• GOAL A: Write out the snakehead thread from "No we wouldn't." up to and including "bigger jaw size.".

===== GIVEN PASSAGE =====

# SNAKEHEAD



## 351winsor

some new pics of Monty my snakehead.


----------



## marky

I love him alex can't wait to go to your house and see your new cat!


----------



## 351winsor

come whenever you want.


----------



## Brendan

u should put a piranha in there see what happens


----------



## rbp 4 135

bye bye snakey


----------



## 351winsor

right now the snakehead would get killed.but when he is 24",f*ck that,the p's are dead.


----------



## thePACK

very nice..what size tank are you planning on keeping him in?


----------



## janus

Awsome fish!


----------



## rbp 4 135

351winsor said:


> right now the snakehead would get killed.but when he is 24",f*ck that,the p's are dead.
> [snapback]857417[/snapback]​


well thats a given, but if you had a 24 inch p.....


----------



## 351winsor

I don't know what tank I need for him?


----------



## 351winsor

rbp 4 135 said:


> well thats a given, but if you had a 24 inch p.....
> 
> 
> 
> 
> 
> 
> 
> 
> [snapback]857511[/snapback]​


then we have a good fight.I would love to see that.


----------



## Fido

hmmm nice snakehead, what does he eat right now?


----------



## Fresh2salt

nice snakehead. what size is he right now?


----------



## crazyklown89

351winsor said:


> then we have a good fight.
> [snapback]857517[/snapback]​


No we wouldn't. The snakehead has a bigger bite*, faster, more muscle, built for fighting. P's are large, fat, and slow.

*Not stronger, but bigger jaw size.


----------



## rbp 4 135

i beg to differ, i think a 24 inch rohm, would have a bigger mouth than that snake head. Plus, much stronger jaws. and are you saying p's are slow and fat? look at an elong. P's are actually pretty quick fish. I think a piranha of the same length would have the upper hand. Think how massive a 24 in p would be.
any way they are a cool fish, even if slightly illegal


----------



## Brendan

i got 10 on the 24 inch piranha over the snake head


----------



## Serygo

Very nice!!
snakeheads are the one fish that are illegal in the us right?


----------



## WorldBelow07

nice


----------



## apaap

Nice fish


----------



## Fido

Serygo said:


> Very nice!!
> snakeheads are the one fish that are illegal in the us right?
> [snapback]858127[/snapback]​


as far as i heard, yes illegal in all 50 American States. I heard its a felony to own one also (felony is worse than misdemeanor)


----------



## apaap

Filo said:


> as far as i heard, yes illegal in all 50 American States. I heard its a felony to own one also (felony is worse than misdemeanor)
> [snapback]858313[/snapback]​


That`s not so nice, it`s a funny fish.


----------



## crazyklown89

rbp 4 135 said:


> and are you saying p's are slow and fat? look at an elong.
> [snapback]858024[/snapback]​


Have you even heard an 24" elong?

=====

• GOAL B: In the records, from the line with "From the camera's" up to and including the last line, swap "position" for "viewpoint". Give only those lines, with everything else left as is.

===== MATERIAL FOR THIS EXERCISE =====

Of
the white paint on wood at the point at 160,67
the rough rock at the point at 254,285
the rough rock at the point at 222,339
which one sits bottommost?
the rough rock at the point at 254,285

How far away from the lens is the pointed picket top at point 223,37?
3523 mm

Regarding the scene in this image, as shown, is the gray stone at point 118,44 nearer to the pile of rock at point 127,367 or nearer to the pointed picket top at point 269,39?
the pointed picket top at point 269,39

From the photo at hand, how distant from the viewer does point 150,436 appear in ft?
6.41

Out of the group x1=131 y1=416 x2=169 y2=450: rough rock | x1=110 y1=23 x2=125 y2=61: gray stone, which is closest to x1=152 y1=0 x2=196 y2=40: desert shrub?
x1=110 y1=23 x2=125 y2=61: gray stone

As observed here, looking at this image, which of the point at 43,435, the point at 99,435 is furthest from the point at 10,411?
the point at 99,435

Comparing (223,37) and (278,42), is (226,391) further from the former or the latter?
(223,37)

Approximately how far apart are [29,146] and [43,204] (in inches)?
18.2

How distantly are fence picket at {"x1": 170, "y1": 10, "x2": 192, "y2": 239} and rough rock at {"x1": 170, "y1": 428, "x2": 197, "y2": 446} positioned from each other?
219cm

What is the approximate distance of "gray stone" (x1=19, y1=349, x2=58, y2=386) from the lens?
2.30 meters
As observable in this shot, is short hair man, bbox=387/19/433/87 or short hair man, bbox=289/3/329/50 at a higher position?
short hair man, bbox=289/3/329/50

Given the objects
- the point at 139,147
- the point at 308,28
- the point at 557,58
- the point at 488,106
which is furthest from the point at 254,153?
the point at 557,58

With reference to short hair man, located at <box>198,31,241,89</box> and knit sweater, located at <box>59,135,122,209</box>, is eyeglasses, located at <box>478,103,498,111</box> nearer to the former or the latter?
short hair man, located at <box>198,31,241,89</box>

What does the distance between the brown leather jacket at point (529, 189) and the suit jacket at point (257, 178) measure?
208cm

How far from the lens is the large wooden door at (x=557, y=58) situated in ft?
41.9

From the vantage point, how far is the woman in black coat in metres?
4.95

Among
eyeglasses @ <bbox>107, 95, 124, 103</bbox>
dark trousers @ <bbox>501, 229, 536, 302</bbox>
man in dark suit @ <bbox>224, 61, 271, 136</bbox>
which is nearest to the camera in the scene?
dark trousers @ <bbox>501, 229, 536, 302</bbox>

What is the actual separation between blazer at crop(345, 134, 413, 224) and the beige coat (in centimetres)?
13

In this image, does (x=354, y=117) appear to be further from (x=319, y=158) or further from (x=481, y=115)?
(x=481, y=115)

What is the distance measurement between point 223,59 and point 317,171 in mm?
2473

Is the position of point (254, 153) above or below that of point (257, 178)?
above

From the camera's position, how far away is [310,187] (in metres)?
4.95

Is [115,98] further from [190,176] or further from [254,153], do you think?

=====

• RESULT A:
No we wouldn't. The snakehead has a bigger bite*, faster, more muscle, built for fighting. P's are large, fat, and slow.

*Not stronger, but bigger jaw size.

• RESULT B:
From the camera's viewpoint, how far away is [310,187] (in metres)?
4.95

Is [115,98] further from [190,176] or further from [254,153], do you think?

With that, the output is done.